**Excerpt:**

But there is one thing that all landscaping river rocks have in common. They all have a softly rounded shape and a smooth finish. This is what makes them so popular in the landscape design world.
Rocks that are dug from the earth are usually chunky and rough, with jagged points, edges and ridges. This is a good look for certain types of landscaping projects, like accent boulders. But sometimes you want to use stones with a more rounded and smooth finish, and that's where river rocks come in. Water currents wear down these rocks over a long period of time. This gives them a refined appearance, almost as if they were shaped and polished by hand. You can see this in the pictures above and below.
The water-aging process also gives them interesting shapes, colors and striations. Some river rocks even look like gems or precious stones. This is why they are so popular in landscaping and landscape design projects. They add a unique and colorful element to your yard. They look even more beautiful when wet, which is why they are often used in designs that incorporate water in some way (fountains, waterfalls, etc.).

Records from a collection
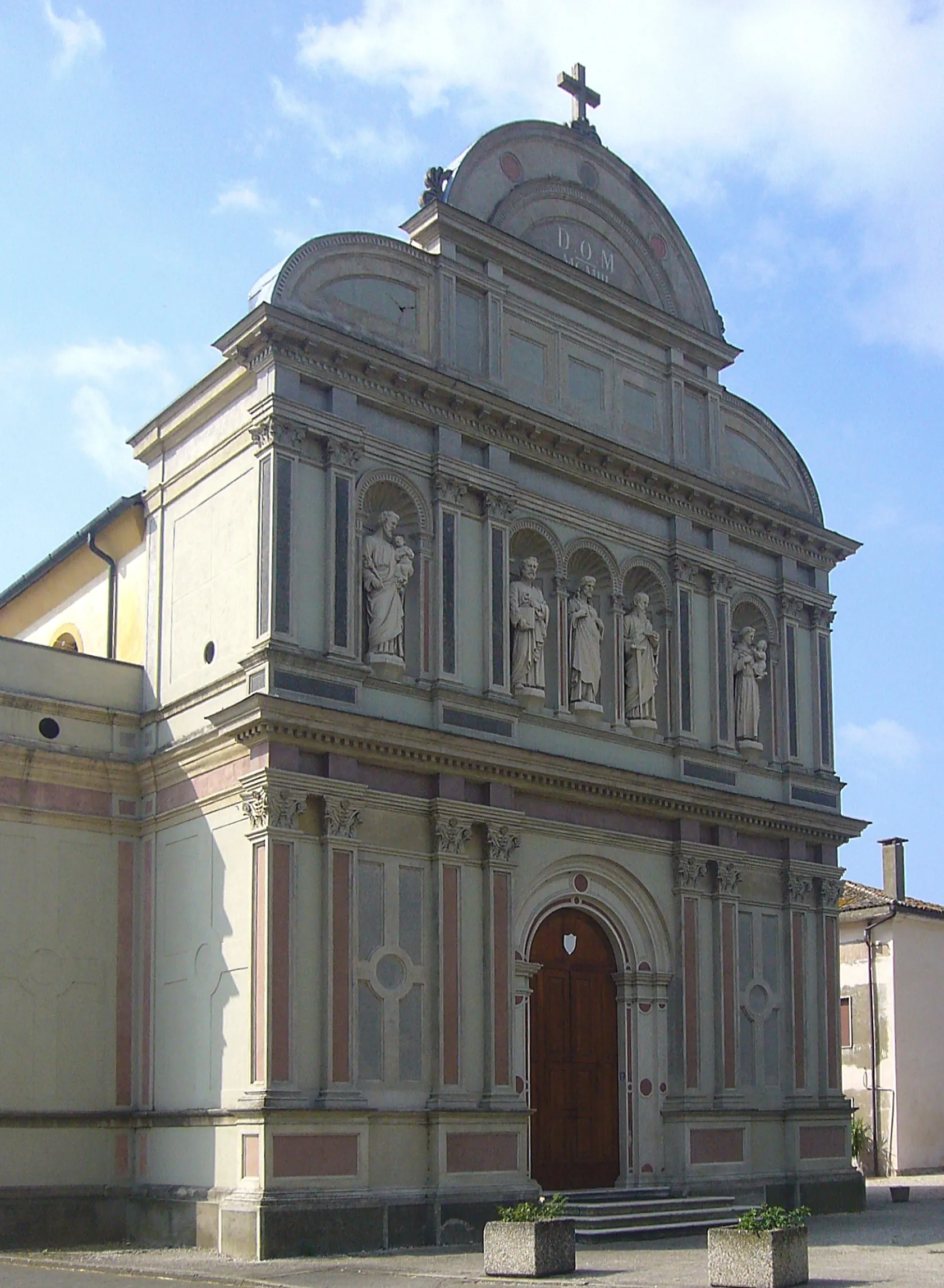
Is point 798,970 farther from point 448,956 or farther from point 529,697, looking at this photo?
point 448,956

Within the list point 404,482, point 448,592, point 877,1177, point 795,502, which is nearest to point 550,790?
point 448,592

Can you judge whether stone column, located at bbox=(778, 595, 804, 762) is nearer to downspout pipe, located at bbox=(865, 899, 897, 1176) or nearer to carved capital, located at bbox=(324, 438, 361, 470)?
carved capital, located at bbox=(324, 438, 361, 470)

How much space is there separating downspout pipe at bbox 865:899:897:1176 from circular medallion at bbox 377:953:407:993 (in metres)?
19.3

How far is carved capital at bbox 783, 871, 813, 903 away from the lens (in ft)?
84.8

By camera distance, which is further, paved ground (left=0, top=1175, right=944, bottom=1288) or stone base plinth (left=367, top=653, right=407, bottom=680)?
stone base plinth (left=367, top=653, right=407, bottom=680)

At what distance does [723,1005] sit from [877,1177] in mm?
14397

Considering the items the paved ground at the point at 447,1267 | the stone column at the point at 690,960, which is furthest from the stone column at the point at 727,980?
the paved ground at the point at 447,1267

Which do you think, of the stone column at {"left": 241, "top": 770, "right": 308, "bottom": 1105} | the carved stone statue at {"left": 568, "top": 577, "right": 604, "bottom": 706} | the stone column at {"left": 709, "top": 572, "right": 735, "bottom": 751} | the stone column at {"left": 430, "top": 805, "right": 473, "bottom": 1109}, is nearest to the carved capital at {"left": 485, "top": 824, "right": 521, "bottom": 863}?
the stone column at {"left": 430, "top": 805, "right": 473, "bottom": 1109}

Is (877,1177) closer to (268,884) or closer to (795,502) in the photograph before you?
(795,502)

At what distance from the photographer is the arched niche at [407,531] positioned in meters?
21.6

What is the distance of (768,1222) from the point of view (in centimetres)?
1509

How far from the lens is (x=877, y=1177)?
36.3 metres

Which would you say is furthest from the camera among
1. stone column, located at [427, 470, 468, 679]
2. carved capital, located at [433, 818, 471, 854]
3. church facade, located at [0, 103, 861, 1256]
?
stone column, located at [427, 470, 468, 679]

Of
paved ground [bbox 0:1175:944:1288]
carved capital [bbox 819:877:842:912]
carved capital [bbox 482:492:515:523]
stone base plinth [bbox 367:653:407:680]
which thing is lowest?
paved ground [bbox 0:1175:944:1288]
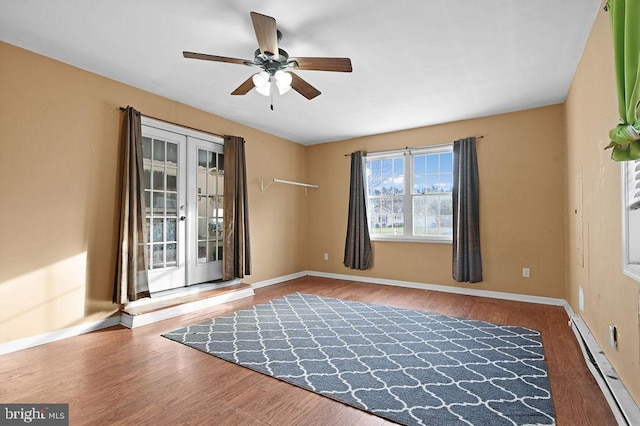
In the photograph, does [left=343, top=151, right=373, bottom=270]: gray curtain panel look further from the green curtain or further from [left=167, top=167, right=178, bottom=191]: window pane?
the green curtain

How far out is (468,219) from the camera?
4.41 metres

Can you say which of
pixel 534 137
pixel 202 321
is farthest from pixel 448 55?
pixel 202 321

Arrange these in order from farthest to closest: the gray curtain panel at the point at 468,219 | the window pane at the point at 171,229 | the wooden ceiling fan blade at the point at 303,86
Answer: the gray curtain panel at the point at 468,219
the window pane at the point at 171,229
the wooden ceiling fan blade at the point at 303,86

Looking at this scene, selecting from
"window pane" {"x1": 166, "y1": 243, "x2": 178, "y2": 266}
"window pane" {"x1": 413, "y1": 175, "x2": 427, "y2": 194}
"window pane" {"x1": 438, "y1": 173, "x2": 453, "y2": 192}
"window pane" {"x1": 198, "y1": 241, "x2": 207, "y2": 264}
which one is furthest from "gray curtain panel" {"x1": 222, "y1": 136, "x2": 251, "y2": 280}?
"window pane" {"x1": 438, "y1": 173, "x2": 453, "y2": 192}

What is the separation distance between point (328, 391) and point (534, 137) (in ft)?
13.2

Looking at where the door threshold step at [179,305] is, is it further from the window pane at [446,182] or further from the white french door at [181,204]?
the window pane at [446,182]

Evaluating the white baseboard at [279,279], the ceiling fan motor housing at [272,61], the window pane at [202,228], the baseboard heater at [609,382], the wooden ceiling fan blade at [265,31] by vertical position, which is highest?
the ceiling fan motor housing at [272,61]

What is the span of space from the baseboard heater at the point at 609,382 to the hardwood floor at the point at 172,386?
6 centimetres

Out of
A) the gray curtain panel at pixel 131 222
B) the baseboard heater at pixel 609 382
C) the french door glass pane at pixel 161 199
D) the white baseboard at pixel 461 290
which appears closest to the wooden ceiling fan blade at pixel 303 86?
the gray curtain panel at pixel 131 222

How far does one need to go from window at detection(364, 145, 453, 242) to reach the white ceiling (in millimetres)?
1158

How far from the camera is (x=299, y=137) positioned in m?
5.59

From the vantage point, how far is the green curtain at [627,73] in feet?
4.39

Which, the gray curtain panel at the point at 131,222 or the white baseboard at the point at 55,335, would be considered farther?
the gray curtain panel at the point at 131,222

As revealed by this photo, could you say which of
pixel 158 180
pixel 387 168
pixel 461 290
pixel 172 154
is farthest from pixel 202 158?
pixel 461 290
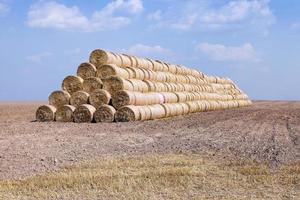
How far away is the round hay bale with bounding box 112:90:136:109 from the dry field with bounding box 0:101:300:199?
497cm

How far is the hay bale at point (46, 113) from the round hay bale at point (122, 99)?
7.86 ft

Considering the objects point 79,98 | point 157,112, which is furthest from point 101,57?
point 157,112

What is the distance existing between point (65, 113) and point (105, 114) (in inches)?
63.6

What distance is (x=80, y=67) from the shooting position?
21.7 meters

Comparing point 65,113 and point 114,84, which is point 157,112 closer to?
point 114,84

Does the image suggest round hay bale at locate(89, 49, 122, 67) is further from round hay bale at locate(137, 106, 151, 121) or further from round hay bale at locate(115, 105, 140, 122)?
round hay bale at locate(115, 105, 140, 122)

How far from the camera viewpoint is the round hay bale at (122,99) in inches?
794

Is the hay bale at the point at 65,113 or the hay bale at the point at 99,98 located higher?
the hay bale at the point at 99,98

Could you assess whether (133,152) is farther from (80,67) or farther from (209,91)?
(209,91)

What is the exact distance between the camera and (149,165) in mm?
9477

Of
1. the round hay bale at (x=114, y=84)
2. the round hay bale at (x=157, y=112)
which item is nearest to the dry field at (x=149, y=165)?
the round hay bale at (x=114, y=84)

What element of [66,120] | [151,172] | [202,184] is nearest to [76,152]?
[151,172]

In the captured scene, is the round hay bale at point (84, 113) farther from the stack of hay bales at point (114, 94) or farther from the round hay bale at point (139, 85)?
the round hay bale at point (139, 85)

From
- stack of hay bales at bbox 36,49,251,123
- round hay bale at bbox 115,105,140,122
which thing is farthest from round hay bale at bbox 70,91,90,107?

**What to do:**
**1.** In the river rock text, what wears river rocks down over a long period of time?
**2.** From the river rock text, return everything from "The water-aging process" down to "(fountains, waterfalls, etc.).", copied word for word.

**Outputs for the tasks:**
**1.** Water currents wear them down.

**2.**
The water-aging process also gives them interesting shapes, colors and striations. Some river rocks even look like gems or precious stones. This is why they are so popular in landscaping and landscape design projects. They add a unique and colorful element to your yard. They look even more beautiful when wet, which is why they are often used in designs that incorporate water in some way (fountains, waterfalls, etc.).